Segment Start: PROVIDED DATA

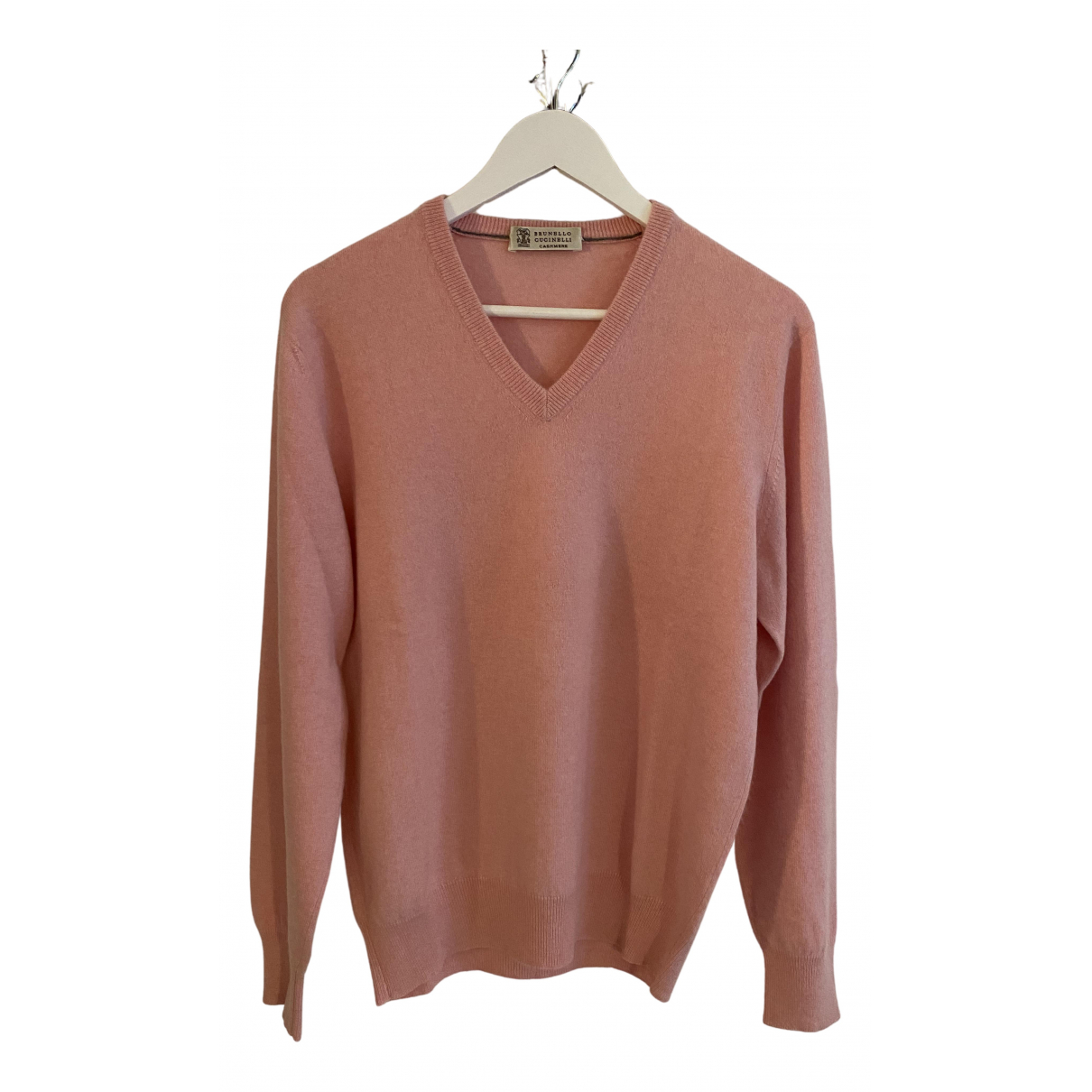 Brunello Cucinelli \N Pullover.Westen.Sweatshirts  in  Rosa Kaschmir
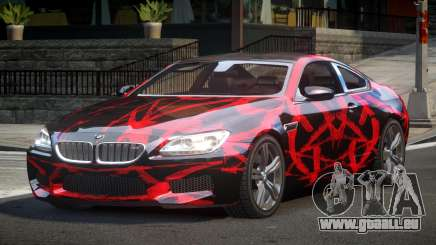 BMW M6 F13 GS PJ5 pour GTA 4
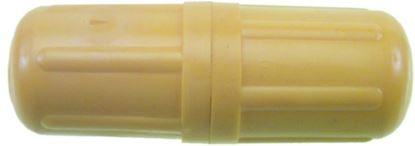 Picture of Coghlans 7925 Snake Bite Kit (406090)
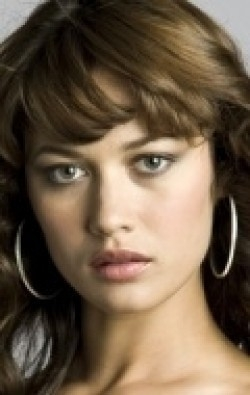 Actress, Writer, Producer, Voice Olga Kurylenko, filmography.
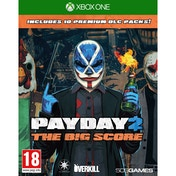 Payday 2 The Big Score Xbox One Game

Segment End: PROVIDED DATA

> EXERCISE OBJECTIVE
Nothing but the lines from the line holding "BMW M6 F13 GS PJ5 pour GTA 4" through the last line of the entries above is to be reproduced, exactly and without pictures.

> SOLUTION TO THE PROBLEM
 BMW M6 F13 GS PJ5 pour GTA 4
 Picture of Coghlans 7925 Snake Bite Kit (406090)
 Actress, Writer, Producer, Voice Olga Kurylenko, filmography.
 Payday 2 The Big Score Xbox One Game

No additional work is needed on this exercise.